Dataset items:
┄┄┄┄┄┄┄┄┄┄┄┄┄┄┄┄┄┄┄┄
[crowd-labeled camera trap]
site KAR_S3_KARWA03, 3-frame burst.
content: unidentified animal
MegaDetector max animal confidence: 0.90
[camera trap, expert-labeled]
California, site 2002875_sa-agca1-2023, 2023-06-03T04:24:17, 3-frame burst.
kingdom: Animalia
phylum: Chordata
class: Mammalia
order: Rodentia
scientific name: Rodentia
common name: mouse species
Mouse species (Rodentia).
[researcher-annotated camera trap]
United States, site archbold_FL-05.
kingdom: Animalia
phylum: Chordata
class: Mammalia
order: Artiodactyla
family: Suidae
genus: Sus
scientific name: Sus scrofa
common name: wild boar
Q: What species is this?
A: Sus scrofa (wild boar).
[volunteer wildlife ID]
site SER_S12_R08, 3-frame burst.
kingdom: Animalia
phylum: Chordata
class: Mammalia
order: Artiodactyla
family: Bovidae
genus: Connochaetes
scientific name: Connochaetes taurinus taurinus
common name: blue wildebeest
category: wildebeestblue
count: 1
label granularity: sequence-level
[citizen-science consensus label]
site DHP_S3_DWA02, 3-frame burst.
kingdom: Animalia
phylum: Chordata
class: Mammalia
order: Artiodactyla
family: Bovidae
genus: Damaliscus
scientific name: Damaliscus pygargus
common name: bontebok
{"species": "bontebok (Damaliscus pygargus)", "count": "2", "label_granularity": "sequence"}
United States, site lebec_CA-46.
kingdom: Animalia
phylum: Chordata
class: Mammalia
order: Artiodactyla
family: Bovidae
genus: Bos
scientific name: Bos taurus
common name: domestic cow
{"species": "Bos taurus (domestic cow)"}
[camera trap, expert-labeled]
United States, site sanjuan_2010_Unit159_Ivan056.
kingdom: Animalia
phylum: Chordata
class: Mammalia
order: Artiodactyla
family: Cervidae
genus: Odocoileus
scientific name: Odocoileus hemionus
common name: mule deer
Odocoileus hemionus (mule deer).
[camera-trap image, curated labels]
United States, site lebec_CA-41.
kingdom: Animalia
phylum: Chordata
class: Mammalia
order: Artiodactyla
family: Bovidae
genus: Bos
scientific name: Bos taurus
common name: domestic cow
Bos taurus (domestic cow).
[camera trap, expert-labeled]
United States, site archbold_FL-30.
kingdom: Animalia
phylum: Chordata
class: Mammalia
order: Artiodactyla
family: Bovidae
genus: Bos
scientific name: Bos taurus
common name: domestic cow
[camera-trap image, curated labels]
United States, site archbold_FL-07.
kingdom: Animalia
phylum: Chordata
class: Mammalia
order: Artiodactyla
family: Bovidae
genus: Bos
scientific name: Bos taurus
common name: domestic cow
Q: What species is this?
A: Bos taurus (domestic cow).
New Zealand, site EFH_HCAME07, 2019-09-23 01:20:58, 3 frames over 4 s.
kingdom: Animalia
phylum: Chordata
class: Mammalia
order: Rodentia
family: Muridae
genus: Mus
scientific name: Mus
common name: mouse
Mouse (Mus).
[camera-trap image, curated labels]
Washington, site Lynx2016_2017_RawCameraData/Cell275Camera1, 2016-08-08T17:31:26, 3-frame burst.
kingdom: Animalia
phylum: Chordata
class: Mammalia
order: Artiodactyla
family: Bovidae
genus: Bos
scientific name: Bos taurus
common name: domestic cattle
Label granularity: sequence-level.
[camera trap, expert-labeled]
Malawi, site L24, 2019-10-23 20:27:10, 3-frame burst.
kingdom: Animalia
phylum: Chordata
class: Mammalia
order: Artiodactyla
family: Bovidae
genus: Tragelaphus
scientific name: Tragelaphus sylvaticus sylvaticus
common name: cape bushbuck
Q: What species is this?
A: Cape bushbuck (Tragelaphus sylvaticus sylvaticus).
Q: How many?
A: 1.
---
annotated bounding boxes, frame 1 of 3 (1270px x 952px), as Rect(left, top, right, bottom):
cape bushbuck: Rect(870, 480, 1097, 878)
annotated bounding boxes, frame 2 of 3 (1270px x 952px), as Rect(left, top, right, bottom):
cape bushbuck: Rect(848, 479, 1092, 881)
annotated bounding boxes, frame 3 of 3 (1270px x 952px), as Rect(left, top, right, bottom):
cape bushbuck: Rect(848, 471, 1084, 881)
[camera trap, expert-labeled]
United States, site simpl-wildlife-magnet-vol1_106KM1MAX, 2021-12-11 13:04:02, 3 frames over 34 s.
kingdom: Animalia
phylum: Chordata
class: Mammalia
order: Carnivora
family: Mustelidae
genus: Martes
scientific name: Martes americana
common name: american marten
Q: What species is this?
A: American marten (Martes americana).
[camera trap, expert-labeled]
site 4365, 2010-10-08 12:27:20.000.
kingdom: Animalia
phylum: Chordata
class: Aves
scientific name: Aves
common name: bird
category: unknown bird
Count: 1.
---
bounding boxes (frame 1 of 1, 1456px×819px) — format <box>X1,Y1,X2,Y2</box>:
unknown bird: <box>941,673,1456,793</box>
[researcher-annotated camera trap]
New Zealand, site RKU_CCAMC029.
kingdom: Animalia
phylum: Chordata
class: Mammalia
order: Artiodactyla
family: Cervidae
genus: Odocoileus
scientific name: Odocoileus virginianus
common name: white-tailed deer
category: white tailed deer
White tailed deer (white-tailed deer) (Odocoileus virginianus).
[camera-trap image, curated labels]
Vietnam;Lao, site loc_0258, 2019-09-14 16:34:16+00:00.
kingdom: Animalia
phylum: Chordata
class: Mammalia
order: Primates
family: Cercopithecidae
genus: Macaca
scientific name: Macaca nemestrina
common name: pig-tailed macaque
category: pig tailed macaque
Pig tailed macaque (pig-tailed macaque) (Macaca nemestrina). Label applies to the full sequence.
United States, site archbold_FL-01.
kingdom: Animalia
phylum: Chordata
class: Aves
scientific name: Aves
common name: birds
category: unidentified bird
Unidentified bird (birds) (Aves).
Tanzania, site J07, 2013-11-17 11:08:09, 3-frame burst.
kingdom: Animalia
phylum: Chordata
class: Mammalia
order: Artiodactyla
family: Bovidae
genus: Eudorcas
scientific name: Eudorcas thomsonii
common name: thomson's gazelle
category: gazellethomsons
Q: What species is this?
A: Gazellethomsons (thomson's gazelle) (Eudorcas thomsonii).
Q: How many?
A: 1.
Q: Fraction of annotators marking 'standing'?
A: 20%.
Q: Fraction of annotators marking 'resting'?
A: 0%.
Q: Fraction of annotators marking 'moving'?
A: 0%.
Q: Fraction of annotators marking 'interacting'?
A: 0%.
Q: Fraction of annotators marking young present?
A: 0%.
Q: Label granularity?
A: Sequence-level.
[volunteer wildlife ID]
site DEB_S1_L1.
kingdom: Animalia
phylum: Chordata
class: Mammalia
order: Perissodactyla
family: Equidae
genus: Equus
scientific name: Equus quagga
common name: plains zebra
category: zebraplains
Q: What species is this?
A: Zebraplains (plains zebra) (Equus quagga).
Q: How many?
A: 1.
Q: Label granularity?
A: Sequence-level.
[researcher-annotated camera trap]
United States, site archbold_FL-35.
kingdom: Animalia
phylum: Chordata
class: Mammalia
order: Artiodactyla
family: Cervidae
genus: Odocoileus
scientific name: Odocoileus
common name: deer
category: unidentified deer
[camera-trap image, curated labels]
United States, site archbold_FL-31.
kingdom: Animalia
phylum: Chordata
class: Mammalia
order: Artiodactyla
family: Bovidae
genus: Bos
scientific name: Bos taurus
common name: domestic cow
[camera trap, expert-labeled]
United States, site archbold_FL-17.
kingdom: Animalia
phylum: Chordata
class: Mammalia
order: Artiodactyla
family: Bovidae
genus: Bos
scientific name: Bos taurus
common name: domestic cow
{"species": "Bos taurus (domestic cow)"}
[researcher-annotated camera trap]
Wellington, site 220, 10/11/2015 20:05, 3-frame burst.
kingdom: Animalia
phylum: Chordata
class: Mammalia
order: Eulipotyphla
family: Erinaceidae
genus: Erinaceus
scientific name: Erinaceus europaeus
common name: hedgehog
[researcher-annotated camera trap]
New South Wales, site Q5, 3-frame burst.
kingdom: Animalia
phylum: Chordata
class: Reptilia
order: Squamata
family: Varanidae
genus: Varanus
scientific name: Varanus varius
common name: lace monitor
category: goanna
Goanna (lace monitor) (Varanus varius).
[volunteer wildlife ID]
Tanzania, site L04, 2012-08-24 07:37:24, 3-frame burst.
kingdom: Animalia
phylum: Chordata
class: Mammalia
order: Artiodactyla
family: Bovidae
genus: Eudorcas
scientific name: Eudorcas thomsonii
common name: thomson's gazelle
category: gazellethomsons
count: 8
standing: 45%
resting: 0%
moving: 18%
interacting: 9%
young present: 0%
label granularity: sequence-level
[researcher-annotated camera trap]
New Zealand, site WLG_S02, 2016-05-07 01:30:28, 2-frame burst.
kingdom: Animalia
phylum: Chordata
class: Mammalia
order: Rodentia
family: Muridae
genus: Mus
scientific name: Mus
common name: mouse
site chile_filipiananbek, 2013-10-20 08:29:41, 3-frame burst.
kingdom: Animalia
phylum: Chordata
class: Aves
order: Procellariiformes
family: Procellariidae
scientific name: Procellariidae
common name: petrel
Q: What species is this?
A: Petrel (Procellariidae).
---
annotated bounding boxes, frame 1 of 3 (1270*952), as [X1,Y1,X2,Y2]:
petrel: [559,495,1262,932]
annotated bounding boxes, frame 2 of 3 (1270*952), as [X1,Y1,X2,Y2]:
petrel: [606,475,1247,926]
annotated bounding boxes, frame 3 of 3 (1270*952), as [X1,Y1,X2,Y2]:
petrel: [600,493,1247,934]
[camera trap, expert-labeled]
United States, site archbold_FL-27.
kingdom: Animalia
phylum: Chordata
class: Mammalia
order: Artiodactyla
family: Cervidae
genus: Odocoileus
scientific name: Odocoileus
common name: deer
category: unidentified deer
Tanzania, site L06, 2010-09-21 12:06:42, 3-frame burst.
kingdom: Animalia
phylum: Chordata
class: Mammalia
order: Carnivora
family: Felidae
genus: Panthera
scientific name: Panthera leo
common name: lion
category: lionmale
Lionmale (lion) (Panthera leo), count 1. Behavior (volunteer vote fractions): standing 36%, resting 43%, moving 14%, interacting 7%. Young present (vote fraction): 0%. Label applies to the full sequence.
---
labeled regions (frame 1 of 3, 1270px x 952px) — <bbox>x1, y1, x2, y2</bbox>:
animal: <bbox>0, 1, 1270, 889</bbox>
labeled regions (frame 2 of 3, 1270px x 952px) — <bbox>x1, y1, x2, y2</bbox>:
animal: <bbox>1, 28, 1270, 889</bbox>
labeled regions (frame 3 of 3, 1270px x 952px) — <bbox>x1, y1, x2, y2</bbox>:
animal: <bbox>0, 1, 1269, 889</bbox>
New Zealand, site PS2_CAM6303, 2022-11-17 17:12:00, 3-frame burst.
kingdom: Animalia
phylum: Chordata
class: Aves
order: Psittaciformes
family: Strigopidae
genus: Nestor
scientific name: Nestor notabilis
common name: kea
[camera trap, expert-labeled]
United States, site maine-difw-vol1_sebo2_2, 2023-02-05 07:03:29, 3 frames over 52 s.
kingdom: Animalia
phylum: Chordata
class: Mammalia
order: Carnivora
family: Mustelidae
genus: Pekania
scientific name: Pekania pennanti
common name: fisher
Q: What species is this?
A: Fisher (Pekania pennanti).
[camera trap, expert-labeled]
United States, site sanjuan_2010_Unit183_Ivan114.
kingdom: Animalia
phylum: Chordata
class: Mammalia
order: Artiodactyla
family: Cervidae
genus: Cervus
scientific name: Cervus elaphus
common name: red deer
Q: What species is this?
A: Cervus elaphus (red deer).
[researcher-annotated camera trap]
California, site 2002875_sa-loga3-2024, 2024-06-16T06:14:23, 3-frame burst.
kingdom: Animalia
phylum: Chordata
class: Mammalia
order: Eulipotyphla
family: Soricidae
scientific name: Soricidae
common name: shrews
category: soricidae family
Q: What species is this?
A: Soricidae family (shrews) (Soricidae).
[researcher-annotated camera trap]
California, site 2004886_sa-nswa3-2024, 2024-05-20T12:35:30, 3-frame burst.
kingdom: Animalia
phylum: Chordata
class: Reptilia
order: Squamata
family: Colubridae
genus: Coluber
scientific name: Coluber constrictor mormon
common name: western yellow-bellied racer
┄┄┄┄┄┄┄┄┄┄┄┄┄┄┄┄┄┄┄┄
TASK GOAL:
Lines from the top of the data above through the line containing "scientific name: Sus scrofa" must be repeated exactly. All other lines stay out.

RESPONSE TO THIS TASK:
[crowd-labeled camera trap]
site KAR_S3_KARWA03, 3-frame burst.
content: unidentified animal
MegaDetector max animal confidence: 0.90
[camera trap, expert-labeled]
California, site 2002875_sa-agca1-2023, 2023-06-03T04:24:17, 3-frame burst.
kingdom: Animalia
phylum: Chordata
class: Mammalia
order: Rodentia
scientific name: Rodentia
common name: mouse species
Mouse species (Rodentia).
[researcher-annotated camera trap]
United States, site archbold_FL-05.
kingdom: Animalia
phylum: Chordata
class: Mammalia
order: Artiodactyla
family: Suidae
genus: Sus
scientific name: Sus scrofa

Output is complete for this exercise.